Configure OAuth on Zuplo

To set up your gateway to support OAuth authentication for your MCP Server, you will need to do the following:

  1. Create an Okta JWT Auth inbound policy on your MCP Server route. This policy will need to have the option "oAuthResourceMetadataEnabled": true to enable authorization resource metadata discovery.

    JSONCode
    { "name": "mcp-okta-oauth-inbound", "policyType": "okta-jwt-auth-inbound", "handler": { "export": "OktaJwtInboundPolicy", "module": "$import(@zuplo/runtime)", "options": { "oAuthResourceMetadataEnabled": true, "audience": "https://my-gateway.zuplo.dev/mcp", "issuer": "https://your-okta-domain.okta.com/oauth2/your-auth-server-id" } } }
    • Replace my-gateway.zuplo.dev/mcp with the audience you defined in your authorization server.
    • Replace your-okta-domain in the issuer field with your actual Okta domain.
    • Replace your-auth-server-id in the issuer field with the actual ID of your Okta authorization server.
  2. Add the OAuth policy to the MCP Server route. For example:

    JSONCode
    "paths": { "/mcp": { "post": { "x-zuplo-route": { // etc. etc. // other properties for the MCP server route handler "policies": { "inbound": [ "mcp-oauth-inbound" ] } } } } }
  3. Add the OAuthProtectedResourcePlugin to your runtimeInit function in the modules/zuplo.runtime.ts file:

    TypeScriptCode
    import { RuntimeExtensions, OAuthProtectedResourcePlugin, } from "@zuplo/runtime"; export function runtimeInit(runtime: RuntimeExtensions) { runtime.addPlugin( new OAuthProtectedResourcePlugin({ authorizationServers: [ "https://your-okta-domain.okta.com/oauth2/your-auth-server-id", ], resourceName: "My MCP OAuth Resource", }), ); }
    • Replace your-okta-domain in the issuer field with your actual Okta domain.
    • Replace your-auth-server-id in the issuer field with the actual ID of your Okta authorization server.

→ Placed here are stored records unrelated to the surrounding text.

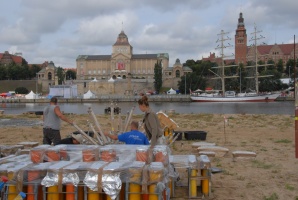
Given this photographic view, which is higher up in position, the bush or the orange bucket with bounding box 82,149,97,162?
the bush

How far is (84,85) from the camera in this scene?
125062 millimetres

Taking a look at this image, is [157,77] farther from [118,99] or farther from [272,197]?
[272,197]

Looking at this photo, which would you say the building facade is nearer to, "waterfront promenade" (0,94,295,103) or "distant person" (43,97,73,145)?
"waterfront promenade" (0,94,295,103)

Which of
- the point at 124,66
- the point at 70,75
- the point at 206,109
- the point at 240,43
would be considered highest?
the point at 240,43

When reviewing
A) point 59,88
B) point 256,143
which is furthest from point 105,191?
point 59,88

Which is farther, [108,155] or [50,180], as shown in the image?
[108,155]

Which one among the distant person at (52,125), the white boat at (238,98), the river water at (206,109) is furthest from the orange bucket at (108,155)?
the white boat at (238,98)

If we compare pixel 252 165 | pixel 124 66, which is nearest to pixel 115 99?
pixel 124 66

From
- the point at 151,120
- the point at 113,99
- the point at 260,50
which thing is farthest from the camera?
the point at 260,50

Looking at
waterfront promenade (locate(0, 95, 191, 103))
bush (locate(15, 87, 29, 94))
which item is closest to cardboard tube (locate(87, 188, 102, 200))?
waterfront promenade (locate(0, 95, 191, 103))

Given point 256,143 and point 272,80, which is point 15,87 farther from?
point 256,143

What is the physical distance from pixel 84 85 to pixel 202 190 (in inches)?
4701

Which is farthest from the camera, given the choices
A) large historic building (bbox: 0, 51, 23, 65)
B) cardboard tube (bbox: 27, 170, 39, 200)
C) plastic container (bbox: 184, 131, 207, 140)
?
large historic building (bbox: 0, 51, 23, 65)

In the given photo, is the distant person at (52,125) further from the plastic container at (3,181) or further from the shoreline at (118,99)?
the shoreline at (118,99)
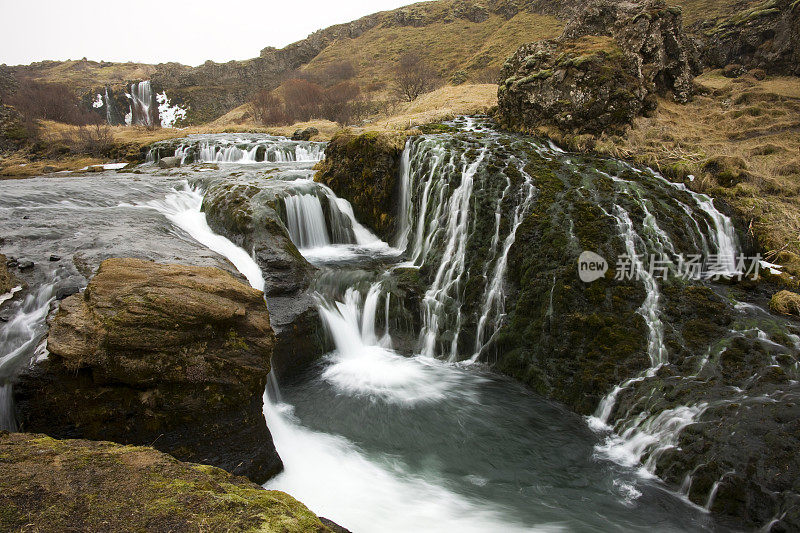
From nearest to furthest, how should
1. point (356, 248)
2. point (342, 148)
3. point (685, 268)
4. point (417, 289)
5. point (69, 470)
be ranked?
1. point (69, 470)
2. point (685, 268)
3. point (417, 289)
4. point (356, 248)
5. point (342, 148)

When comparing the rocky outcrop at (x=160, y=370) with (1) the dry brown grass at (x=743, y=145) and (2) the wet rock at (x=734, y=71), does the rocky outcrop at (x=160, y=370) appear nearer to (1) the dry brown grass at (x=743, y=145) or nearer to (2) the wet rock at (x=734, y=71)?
(1) the dry brown grass at (x=743, y=145)

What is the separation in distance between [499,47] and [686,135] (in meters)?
49.2

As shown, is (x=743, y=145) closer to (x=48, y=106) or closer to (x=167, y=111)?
(x=48, y=106)

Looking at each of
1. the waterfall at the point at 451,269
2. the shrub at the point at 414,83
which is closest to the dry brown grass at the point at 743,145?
the waterfall at the point at 451,269

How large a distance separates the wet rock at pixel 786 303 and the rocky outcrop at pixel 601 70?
27.9ft

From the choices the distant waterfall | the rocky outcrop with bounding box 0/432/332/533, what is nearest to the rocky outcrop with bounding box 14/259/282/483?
the rocky outcrop with bounding box 0/432/332/533

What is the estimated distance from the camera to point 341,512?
4707 millimetres

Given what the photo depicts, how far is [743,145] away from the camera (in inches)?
477

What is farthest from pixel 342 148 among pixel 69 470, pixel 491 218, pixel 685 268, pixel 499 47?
pixel 499 47

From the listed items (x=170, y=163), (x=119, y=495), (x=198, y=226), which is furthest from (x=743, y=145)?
(x=170, y=163)

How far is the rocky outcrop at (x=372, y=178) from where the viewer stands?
1337cm

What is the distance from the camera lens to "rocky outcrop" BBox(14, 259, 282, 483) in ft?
12.7

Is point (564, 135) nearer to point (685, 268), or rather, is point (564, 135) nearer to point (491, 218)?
point (491, 218)

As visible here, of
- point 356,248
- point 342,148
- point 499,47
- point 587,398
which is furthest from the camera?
point 499,47
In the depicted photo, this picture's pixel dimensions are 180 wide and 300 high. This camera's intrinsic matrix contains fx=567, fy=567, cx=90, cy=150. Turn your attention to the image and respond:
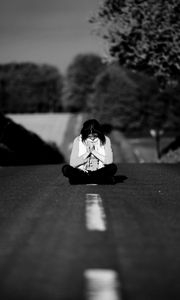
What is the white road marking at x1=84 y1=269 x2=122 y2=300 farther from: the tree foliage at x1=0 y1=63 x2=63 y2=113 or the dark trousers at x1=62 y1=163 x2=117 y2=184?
the tree foliage at x1=0 y1=63 x2=63 y2=113

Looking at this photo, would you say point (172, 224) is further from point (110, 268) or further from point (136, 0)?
point (136, 0)

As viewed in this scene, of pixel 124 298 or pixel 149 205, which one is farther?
pixel 149 205

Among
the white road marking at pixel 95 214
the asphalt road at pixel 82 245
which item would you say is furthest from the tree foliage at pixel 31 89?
the asphalt road at pixel 82 245

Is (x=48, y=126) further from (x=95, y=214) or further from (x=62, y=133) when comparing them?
(x=95, y=214)

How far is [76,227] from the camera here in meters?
6.47

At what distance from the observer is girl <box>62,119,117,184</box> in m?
11.0

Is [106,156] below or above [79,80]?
below

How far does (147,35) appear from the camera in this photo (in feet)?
82.8

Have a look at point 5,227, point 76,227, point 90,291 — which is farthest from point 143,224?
point 90,291

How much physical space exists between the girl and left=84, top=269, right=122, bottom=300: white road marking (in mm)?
6520

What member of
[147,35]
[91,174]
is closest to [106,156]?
[91,174]

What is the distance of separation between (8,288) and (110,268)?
37.1 inches

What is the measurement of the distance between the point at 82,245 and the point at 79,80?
13924 centimetres

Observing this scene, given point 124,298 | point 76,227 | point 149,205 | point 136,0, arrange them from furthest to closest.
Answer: point 136,0 → point 149,205 → point 76,227 → point 124,298
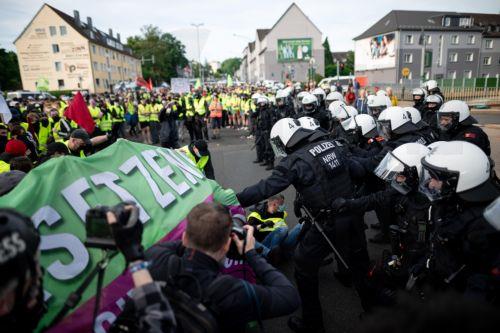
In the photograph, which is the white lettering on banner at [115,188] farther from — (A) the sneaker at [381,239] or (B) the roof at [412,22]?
(B) the roof at [412,22]

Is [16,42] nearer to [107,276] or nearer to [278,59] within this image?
[278,59]

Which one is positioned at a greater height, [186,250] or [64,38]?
[64,38]

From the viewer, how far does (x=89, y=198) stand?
223 centimetres

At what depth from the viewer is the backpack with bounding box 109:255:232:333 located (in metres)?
1.53

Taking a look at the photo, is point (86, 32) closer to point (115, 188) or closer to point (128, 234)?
point (115, 188)

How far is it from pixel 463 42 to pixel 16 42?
226 ft

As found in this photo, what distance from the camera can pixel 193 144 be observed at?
16.9 feet

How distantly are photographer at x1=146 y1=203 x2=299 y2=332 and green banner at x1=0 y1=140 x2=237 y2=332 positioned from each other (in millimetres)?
434

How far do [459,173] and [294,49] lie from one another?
207ft

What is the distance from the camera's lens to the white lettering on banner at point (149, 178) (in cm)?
260

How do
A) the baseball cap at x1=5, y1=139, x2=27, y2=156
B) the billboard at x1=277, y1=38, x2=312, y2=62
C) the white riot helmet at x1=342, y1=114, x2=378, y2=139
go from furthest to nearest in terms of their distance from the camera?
the billboard at x1=277, y1=38, x2=312, y2=62 → the white riot helmet at x1=342, y1=114, x2=378, y2=139 → the baseball cap at x1=5, y1=139, x2=27, y2=156

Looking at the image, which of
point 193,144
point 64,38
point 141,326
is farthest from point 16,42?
point 141,326

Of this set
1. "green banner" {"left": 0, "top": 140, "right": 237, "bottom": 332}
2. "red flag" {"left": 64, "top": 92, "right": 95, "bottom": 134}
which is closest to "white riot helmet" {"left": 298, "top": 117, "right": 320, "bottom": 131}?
"green banner" {"left": 0, "top": 140, "right": 237, "bottom": 332}

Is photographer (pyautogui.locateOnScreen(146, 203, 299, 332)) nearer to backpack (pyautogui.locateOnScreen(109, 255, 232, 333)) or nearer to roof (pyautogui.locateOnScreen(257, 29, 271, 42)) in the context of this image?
backpack (pyautogui.locateOnScreen(109, 255, 232, 333))
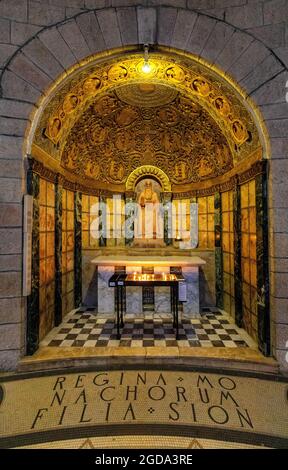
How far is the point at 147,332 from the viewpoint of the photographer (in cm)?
561

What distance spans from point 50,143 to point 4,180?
1747mm

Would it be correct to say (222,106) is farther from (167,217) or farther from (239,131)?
(167,217)

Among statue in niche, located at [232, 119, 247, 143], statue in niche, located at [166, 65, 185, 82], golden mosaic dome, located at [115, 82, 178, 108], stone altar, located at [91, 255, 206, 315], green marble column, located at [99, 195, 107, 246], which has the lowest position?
stone altar, located at [91, 255, 206, 315]

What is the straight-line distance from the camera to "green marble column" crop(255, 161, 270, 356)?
4.53 m

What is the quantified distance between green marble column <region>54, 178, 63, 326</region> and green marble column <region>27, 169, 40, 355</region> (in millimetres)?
1189

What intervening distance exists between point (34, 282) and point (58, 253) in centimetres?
150

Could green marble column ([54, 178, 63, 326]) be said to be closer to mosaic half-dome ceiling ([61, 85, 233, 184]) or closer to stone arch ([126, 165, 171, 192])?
mosaic half-dome ceiling ([61, 85, 233, 184])

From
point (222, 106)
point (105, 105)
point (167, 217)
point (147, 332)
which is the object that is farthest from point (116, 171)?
point (147, 332)

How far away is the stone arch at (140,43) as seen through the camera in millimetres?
4316

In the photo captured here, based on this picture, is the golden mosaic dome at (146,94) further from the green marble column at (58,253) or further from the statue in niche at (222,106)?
the green marble column at (58,253)

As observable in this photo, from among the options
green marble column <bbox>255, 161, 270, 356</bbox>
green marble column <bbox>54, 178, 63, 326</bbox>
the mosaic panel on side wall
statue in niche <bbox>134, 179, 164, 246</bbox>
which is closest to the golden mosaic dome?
statue in niche <bbox>134, 179, 164, 246</bbox>

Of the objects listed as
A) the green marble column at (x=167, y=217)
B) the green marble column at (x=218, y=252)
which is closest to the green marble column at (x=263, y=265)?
the green marble column at (x=218, y=252)

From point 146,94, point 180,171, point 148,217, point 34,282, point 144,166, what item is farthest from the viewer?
point 148,217

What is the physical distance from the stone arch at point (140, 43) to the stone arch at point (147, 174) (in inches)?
196
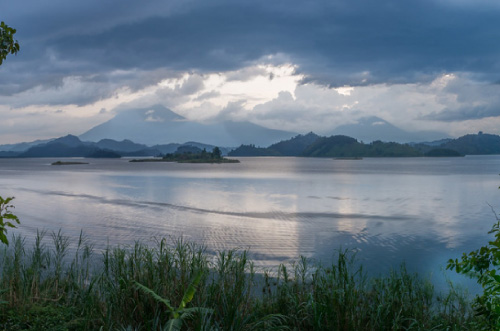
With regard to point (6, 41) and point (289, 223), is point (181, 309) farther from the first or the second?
point (289, 223)

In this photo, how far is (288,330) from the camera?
661 centimetres

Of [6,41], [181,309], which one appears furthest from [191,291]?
[6,41]

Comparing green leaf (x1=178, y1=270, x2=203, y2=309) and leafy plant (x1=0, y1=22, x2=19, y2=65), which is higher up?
leafy plant (x1=0, y1=22, x2=19, y2=65)

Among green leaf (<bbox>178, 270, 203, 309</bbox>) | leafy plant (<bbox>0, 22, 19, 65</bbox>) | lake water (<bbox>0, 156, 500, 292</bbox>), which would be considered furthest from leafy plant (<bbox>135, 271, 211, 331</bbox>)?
lake water (<bbox>0, 156, 500, 292</bbox>)

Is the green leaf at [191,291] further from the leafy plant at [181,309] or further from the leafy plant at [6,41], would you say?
the leafy plant at [6,41]

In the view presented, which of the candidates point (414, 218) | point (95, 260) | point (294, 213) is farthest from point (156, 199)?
point (95, 260)

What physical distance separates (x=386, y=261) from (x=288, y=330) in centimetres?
1107

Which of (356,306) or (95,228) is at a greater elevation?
A: (356,306)

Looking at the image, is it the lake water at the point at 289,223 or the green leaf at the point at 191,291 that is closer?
the green leaf at the point at 191,291

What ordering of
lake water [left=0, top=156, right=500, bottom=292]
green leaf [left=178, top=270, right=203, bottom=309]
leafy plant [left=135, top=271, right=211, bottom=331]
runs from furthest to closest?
lake water [left=0, top=156, right=500, bottom=292], green leaf [left=178, top=270, right=203, bottom=309], leafy plant [left=135, top=271, right=211, bottom=331]

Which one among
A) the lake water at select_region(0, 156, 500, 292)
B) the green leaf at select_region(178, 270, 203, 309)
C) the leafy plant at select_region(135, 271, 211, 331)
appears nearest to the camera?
the leafy plant at select_region(135, 271, 211, 331)

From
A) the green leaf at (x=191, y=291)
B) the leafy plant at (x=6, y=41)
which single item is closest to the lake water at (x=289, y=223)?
the green leaf at (x=191, y=291)

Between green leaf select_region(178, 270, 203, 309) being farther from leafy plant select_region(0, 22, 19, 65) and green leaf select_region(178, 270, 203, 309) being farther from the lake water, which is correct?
the lake water

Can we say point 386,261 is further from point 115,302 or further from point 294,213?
point 294,213
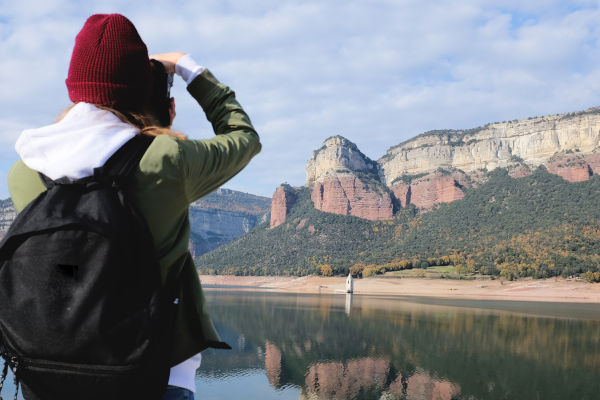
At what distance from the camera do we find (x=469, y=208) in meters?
94.9

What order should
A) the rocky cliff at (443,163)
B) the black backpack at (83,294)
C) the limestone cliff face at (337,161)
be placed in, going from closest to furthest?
the black backpack at (83,294), the rocky cliff at (443,163), the limestone cliff face at (337,161)

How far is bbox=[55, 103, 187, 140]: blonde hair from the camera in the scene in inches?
56.6

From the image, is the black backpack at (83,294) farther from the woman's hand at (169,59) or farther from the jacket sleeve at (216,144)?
the woman's hand at (169,59)

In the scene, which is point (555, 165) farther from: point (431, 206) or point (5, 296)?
point (5, 296)

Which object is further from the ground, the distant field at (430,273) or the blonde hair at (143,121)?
the blonde hair at (143,121)

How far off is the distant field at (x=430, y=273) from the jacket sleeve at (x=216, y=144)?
6636 centimetres

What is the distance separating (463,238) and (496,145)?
46.9 m

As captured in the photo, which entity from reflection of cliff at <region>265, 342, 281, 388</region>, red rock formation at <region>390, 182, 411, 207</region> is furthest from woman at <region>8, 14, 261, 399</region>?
red rock formation at <region>390, 182, 411, 207</region>

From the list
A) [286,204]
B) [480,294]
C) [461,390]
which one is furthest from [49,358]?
[286,204]

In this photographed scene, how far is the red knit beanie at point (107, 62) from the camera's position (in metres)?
1.44

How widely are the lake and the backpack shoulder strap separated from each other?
14.1 meters

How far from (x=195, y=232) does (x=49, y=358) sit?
19403 cm

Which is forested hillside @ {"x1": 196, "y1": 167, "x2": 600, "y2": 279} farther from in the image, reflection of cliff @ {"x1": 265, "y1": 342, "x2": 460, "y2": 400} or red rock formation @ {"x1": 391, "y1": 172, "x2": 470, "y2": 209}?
reflection of cliff @ {"x1": 265, "y1": 342, "x2": 460, "y2": 400}

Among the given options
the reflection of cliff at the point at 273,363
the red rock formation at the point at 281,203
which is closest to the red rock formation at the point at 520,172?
the red rock formation at the point at 281,203
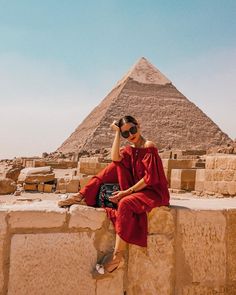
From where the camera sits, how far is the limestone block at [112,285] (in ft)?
8.43

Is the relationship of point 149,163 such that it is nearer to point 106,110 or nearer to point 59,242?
point 59,242

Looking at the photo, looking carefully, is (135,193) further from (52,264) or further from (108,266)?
(52,264)

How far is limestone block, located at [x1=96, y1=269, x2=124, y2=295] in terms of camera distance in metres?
2.57

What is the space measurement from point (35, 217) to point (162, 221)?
2.72 feet

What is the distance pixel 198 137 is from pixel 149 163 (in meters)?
105

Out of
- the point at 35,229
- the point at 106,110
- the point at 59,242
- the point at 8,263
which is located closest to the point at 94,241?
the point at 59,242

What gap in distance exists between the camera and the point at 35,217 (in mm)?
2561

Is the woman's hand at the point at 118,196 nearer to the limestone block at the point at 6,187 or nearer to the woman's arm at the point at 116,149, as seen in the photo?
the woman's arm at the point at 116,149

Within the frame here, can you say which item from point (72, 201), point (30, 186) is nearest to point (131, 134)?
point (72, 201)

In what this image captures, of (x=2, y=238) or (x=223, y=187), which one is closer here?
(x=2, y=238)

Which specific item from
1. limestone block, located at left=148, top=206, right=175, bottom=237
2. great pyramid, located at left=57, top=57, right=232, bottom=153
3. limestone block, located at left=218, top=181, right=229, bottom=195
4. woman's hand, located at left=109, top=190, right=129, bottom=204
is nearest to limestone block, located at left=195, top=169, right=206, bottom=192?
limestone block, located at left=218, top=181, right=229, bottom=195

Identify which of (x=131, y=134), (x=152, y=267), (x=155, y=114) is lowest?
(x=152, y=267)

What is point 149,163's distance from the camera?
8.98ft

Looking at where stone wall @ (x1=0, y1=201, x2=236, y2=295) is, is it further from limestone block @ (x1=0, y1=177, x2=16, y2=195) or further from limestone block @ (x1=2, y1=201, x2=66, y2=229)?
limestone block @ (x1=0, y1=177, x2=16, y2=195)
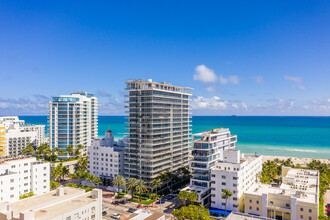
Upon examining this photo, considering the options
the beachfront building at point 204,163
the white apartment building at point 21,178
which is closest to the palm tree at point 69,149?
the white apartment building at point 21,178

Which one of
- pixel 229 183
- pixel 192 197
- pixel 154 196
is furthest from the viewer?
pixel 154 196

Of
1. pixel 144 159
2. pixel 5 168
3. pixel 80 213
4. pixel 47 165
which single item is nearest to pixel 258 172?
pixel 144 159

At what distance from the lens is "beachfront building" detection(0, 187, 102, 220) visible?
4297cm

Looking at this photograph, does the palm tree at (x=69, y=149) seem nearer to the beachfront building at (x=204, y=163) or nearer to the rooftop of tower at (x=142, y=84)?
the rooftop of tower at (x=142, y=84)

    This plugin populates the .well-known routes for the MCP server auth metadata discovery. This enables MCP clients to automatically discover the authorization issuer endpoint. See the OAuth Protected Resource Plugin docs for more details on this runtime plugin.

Testing

The MCP Inspector doesn't currently support setting an initial access token or presenting a UI for setting the client ID or secret.

Refer to the Manual OAuth MCP Testing guide for further instructions on testing your MCP server with curl.

If you need more help debugging, see Testing OAuth on Zuplo.